_WHAT IS BEING ASKED_. From the line that contains "Out of the group" to the last line of the data below, transcribe every line exactly. Do not include the pictures.

-- Begin DATASET EXCERPTS --

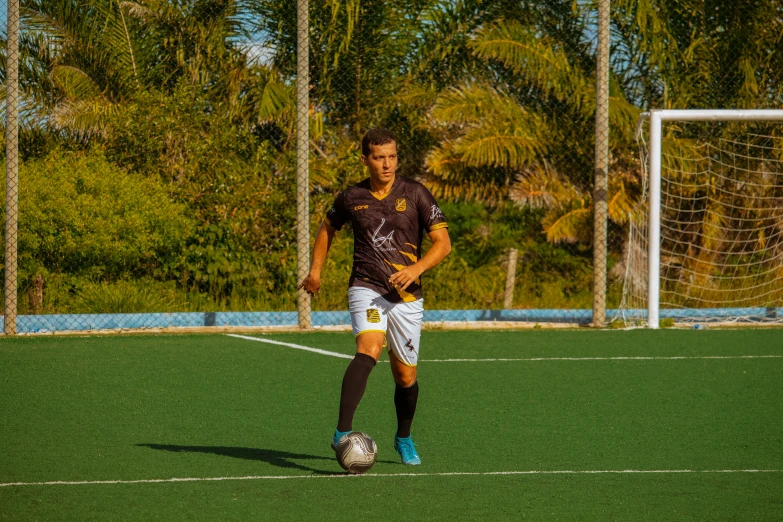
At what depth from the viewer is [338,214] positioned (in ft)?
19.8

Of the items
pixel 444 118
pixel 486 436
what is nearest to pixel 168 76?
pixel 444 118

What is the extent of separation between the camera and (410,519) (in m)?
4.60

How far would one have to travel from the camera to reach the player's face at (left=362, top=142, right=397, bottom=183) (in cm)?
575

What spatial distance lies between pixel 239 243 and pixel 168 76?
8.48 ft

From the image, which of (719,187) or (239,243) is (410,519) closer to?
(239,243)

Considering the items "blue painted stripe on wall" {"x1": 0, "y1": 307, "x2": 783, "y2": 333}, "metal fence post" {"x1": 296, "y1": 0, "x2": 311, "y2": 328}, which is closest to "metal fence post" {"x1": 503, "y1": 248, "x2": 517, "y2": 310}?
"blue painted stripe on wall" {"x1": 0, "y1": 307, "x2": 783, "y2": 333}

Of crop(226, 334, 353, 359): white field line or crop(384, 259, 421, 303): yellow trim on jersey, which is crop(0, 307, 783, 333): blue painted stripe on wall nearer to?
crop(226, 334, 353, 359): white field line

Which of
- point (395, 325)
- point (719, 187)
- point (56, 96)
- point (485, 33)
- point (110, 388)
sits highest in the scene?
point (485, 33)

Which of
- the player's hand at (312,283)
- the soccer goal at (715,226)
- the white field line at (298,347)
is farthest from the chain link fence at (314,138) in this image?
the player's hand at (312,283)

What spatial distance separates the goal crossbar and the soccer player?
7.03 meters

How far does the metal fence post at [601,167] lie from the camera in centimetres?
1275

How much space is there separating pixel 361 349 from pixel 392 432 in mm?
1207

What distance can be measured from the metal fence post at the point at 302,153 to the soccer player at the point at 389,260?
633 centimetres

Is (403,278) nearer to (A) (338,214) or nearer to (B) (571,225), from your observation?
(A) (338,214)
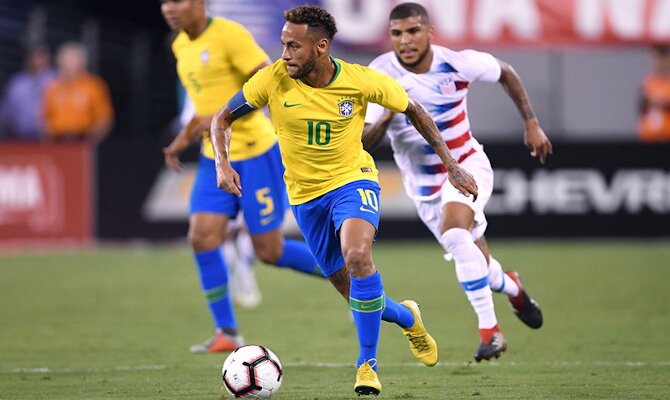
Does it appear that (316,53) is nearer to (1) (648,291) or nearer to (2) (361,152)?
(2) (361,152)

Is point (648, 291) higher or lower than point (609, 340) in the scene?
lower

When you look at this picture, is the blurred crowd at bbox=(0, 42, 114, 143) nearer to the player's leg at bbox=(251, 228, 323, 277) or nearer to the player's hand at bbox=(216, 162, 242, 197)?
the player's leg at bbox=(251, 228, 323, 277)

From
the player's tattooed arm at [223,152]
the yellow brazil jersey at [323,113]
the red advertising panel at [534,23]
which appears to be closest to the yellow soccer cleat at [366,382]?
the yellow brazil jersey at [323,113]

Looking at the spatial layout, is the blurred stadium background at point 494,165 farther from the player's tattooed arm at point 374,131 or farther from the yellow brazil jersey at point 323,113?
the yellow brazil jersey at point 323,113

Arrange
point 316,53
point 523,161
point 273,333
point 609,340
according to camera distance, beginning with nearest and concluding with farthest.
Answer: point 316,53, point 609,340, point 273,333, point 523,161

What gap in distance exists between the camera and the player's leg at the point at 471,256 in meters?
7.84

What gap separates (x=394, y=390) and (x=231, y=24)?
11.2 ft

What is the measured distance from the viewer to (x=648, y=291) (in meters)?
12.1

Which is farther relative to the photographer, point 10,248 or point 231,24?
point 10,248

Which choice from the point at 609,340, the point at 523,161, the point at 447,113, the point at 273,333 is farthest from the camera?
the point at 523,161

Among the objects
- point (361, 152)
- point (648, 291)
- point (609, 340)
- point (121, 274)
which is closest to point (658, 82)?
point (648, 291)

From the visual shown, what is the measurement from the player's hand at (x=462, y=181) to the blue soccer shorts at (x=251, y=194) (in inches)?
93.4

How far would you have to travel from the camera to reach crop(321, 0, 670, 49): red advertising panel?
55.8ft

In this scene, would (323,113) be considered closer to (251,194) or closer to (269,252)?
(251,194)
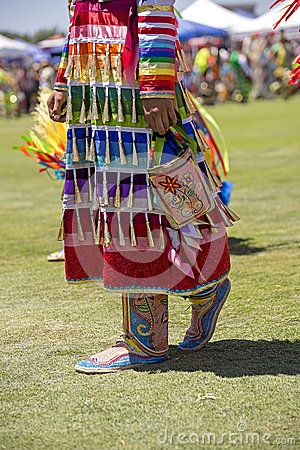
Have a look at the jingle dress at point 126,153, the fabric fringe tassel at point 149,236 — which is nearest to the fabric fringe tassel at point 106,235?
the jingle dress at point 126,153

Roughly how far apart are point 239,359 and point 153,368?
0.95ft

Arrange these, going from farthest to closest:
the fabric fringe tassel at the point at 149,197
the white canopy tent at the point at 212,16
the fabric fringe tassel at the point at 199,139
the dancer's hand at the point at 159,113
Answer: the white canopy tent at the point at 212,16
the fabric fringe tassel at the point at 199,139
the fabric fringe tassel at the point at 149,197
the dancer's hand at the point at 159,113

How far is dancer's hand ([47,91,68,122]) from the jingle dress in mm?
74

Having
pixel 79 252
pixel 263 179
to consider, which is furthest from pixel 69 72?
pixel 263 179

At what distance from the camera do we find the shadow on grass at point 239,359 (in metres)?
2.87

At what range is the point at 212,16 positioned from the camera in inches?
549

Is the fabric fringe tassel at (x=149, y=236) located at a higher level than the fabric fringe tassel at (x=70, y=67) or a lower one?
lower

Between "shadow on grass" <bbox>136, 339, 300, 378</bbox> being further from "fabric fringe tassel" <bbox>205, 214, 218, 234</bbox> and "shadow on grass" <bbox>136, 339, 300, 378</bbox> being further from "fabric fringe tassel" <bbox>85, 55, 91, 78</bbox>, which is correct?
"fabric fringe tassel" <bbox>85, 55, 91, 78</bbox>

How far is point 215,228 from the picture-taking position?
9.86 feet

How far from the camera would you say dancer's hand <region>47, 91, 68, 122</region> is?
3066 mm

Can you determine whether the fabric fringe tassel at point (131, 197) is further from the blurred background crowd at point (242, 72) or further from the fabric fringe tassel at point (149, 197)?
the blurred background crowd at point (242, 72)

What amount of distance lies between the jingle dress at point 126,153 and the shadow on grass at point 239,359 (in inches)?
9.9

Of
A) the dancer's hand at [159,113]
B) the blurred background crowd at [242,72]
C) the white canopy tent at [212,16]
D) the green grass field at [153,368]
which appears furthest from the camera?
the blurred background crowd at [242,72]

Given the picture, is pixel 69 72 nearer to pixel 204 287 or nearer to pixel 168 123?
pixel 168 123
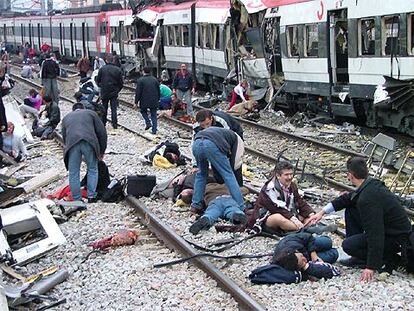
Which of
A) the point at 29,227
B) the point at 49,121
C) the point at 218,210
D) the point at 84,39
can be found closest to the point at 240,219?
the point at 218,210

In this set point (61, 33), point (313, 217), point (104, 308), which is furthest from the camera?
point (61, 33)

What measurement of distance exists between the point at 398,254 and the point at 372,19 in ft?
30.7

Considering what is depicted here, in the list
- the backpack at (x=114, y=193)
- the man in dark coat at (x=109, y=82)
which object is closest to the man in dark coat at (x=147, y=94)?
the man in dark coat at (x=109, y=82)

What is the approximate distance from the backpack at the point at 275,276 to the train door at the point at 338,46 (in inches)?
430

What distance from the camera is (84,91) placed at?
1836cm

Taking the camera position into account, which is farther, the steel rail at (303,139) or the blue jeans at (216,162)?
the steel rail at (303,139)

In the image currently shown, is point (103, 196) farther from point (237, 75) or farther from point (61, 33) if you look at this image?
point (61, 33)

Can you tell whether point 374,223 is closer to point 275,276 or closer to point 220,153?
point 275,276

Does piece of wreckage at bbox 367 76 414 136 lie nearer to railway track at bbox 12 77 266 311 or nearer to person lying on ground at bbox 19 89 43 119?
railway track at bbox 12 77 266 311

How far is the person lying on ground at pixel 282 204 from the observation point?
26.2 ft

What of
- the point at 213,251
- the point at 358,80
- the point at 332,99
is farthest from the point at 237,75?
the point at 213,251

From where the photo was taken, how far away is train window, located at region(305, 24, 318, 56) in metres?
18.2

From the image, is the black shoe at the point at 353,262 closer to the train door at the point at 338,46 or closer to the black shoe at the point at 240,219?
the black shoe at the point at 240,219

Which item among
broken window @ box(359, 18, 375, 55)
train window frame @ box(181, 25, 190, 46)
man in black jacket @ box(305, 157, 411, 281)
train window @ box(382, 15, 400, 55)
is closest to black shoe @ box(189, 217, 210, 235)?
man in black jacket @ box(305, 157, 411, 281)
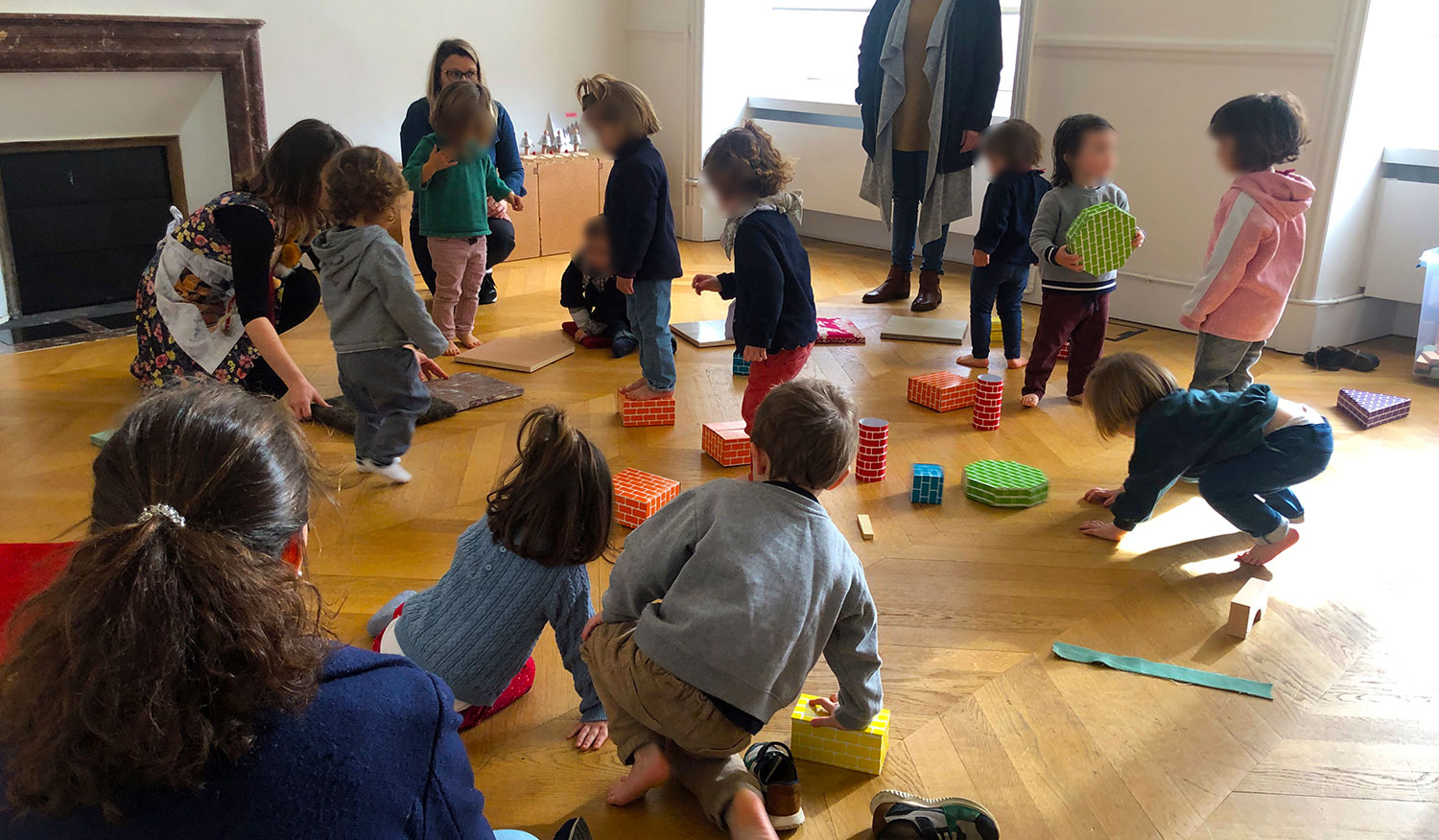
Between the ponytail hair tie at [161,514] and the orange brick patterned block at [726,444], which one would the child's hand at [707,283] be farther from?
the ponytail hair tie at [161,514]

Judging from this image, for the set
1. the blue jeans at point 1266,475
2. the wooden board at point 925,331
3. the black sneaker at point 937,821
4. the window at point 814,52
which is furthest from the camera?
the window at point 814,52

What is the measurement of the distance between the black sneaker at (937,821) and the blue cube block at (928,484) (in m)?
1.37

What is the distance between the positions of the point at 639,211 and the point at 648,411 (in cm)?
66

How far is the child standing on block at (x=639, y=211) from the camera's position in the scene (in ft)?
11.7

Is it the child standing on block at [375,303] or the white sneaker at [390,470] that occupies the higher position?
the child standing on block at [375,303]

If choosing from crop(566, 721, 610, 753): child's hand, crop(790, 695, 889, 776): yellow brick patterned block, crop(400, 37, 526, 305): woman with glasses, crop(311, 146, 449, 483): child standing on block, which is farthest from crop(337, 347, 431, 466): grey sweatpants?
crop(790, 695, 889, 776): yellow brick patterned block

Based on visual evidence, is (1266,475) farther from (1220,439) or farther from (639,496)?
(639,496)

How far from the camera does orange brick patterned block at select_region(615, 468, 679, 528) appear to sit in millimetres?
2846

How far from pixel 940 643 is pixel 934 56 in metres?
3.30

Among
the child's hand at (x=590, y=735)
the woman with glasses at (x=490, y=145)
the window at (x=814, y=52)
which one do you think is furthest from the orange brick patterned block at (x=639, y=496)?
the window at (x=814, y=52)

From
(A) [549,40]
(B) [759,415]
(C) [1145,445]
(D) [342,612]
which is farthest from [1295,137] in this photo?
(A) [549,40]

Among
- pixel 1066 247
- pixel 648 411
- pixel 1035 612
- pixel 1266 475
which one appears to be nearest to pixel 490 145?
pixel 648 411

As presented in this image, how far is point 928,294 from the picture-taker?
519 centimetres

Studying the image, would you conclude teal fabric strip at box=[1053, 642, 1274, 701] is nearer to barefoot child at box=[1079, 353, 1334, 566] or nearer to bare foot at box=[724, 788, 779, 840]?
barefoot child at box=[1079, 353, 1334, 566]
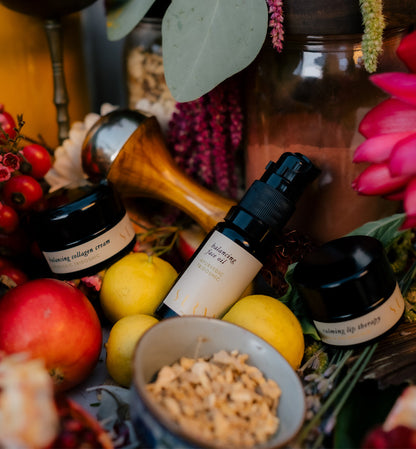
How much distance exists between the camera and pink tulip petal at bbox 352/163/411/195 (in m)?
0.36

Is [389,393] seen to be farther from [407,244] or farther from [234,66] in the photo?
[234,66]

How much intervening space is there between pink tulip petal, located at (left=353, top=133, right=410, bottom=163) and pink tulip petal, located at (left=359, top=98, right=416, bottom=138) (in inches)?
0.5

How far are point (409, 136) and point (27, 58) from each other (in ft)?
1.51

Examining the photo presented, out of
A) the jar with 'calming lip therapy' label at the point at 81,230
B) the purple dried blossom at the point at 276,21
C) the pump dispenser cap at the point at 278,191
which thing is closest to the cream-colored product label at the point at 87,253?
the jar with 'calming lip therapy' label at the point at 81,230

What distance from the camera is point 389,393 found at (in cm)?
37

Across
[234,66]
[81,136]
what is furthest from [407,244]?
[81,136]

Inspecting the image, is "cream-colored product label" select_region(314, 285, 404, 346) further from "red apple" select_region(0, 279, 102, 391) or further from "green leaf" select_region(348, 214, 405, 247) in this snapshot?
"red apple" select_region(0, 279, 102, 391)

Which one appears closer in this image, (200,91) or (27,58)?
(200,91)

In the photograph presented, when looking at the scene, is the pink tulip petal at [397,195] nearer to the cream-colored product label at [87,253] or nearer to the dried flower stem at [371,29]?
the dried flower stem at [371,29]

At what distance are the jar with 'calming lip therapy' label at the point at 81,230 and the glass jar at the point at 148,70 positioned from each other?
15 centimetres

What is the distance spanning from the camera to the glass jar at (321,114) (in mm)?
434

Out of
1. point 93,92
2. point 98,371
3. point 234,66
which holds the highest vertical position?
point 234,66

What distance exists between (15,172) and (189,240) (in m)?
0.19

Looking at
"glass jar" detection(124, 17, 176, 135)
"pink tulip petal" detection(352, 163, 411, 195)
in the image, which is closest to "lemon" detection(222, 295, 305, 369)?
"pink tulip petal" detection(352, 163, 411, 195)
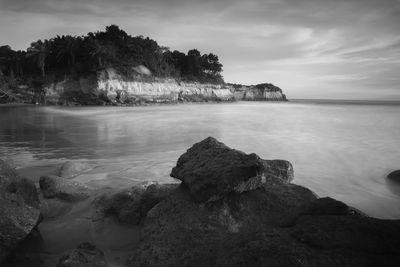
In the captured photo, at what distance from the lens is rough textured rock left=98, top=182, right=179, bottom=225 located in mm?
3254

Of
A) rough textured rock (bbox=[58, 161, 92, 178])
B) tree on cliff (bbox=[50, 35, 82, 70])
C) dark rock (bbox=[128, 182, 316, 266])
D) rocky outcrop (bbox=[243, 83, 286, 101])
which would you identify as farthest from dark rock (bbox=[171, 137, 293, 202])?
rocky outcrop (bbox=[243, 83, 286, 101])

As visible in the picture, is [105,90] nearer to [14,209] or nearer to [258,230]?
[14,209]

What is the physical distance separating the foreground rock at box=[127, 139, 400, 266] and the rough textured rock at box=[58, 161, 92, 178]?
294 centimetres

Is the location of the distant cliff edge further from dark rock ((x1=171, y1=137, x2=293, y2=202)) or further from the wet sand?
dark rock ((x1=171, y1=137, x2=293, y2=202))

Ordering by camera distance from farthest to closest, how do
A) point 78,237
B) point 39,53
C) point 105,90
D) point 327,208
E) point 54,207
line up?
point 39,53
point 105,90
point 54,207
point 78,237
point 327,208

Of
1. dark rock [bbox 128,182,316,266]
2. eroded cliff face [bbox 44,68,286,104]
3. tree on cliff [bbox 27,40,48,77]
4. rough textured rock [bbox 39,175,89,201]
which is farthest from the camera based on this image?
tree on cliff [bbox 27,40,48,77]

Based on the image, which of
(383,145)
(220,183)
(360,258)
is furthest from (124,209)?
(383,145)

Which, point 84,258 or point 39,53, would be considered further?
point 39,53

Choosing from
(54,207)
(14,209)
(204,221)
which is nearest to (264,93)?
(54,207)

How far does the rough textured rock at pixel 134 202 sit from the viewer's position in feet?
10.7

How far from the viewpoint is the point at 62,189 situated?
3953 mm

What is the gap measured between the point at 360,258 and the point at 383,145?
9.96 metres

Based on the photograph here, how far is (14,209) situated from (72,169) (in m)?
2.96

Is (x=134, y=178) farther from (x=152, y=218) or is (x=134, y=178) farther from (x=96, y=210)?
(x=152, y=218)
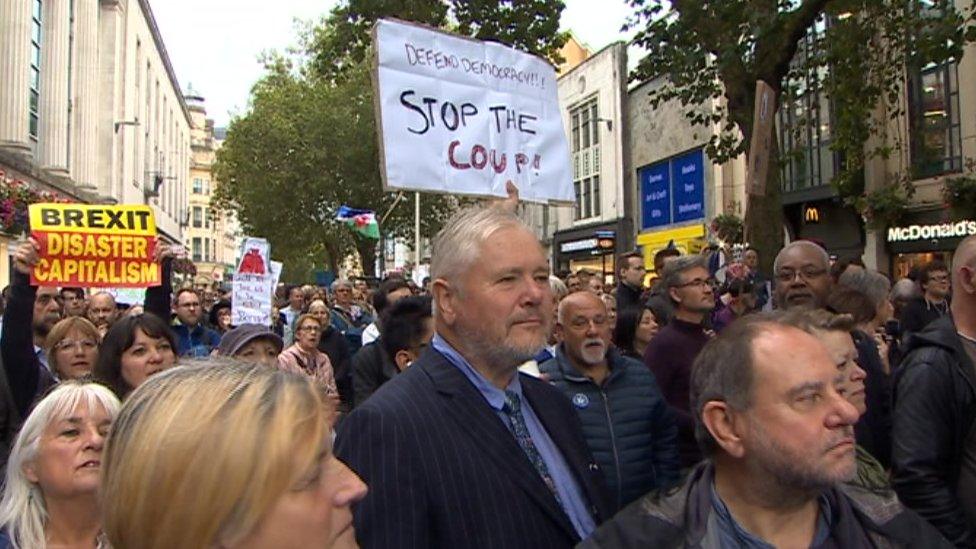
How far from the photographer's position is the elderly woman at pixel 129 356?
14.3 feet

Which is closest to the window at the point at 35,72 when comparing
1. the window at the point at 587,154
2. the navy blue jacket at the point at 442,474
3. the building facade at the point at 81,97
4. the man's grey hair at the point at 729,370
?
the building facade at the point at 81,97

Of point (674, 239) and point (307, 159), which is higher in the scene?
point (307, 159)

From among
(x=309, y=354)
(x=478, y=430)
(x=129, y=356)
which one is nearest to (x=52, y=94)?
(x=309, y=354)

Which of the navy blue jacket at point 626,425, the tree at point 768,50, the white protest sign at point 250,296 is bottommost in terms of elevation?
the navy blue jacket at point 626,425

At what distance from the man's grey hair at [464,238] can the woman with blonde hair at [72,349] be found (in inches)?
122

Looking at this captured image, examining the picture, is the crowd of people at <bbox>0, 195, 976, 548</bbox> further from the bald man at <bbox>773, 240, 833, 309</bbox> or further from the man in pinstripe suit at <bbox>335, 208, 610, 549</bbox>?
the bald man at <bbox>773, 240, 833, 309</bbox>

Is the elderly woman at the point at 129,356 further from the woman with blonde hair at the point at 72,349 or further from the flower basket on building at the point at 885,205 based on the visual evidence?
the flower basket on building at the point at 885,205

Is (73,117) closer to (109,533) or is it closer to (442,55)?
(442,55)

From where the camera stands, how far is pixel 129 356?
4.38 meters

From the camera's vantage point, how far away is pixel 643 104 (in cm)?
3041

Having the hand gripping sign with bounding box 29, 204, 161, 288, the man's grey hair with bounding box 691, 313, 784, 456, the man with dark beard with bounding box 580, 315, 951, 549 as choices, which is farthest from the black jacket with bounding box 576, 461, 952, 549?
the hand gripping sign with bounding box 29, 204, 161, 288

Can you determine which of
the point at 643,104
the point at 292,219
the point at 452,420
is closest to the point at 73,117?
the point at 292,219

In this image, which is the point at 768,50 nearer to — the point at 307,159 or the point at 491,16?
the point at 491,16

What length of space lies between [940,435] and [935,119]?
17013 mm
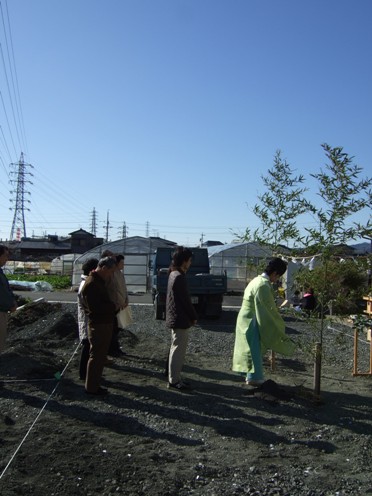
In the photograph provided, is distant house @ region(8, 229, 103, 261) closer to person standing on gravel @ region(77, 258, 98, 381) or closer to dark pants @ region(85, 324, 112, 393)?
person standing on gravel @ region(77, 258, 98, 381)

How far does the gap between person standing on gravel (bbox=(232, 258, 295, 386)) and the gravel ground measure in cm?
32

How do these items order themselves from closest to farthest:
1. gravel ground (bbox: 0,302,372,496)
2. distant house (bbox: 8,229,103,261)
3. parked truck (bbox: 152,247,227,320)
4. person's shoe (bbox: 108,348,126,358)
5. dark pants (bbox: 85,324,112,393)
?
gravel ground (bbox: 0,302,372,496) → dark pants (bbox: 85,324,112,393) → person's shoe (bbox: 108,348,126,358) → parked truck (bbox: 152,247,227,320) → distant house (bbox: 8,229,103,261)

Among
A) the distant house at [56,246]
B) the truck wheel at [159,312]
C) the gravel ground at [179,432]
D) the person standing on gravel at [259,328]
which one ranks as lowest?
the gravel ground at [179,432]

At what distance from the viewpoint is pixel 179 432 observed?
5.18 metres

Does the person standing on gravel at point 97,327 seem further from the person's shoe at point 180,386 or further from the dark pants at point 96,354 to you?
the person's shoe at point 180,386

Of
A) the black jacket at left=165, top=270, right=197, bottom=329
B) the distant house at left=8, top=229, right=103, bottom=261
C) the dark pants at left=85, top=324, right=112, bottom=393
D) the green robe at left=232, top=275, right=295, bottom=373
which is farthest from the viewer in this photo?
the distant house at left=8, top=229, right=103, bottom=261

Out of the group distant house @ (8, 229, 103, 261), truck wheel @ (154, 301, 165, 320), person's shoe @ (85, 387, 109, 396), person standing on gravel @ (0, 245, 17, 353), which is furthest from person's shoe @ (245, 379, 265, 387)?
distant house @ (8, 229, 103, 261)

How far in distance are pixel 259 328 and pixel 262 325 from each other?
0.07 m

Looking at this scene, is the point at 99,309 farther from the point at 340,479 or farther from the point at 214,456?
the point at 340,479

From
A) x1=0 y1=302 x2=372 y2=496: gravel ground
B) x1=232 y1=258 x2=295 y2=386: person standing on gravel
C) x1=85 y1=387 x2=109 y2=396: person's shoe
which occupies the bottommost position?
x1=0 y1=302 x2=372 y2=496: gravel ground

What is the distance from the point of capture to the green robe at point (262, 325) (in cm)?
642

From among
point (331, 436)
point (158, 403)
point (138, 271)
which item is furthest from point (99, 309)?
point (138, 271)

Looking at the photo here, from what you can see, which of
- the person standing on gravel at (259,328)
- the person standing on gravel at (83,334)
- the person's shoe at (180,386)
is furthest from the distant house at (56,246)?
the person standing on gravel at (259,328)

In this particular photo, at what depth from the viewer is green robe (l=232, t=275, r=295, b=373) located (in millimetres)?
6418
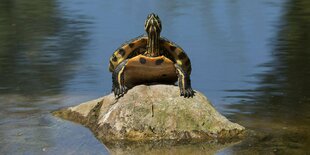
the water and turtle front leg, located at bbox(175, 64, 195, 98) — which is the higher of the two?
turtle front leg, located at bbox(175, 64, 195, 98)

-- End DATASET EXCERPTS --

_RESPONSE FOR THIS EXERCISE_.
Out of the group distant house @ (8, 229, 103, 261), truck wheel @ (154, 301, 165, 320), person's shoe @ (85, 387, 109, 396), person standing on gravel @ (0, 245, 17, 353), which is furthest from person's shoe @ (245, 379, 265, 387)?
distant house @ (8, 229, 103, 261)

How far in distance are pixel 259 328 and pixel 262 325 from each other?
0.07 m

Looking at this scene, is the point at 99,309 farther from the point at 340,479 or farther from the point at 214,456?
the point at 340,479

From
A) x1=0 y1=302 x2=372 y2=496: gravel ground
B) x1=232 y1=258 x2=295 y2=386: person standing on gravel
C) x1=85 y1=387 x2=109 y2=396: person's shoe
which occupies the bottommost position?
x1=0 y1=302 x2=372 y2=496: gravel ground

What is the distance from the point of capture to the green robe at point (262, 325) (in cm)?
642

From among
point (331, 436)
point (158, 403)
point (138, 271)
which item is furthest from point (99, 309)?
point (138, 271)

Looking at the photo here, from what you can see, which of
- the person standing on gravel at (259,328)
- the person standing on gravel at (83,334)
- the person's shoe at (180,386)
is furthest from the distant house at (56,246)?
the person standing on gravel at (259,328)

In this particular photo, at what depth from the viewer is green robe (l=232, t=275, r=295, b=373) located (in millimetres)?
6418
the water and turtle front leg, located at bbox(175, 64, 195, 98) — which is the higher of the two?
turtle front leg, located at bbox(175, 64, 195, 98)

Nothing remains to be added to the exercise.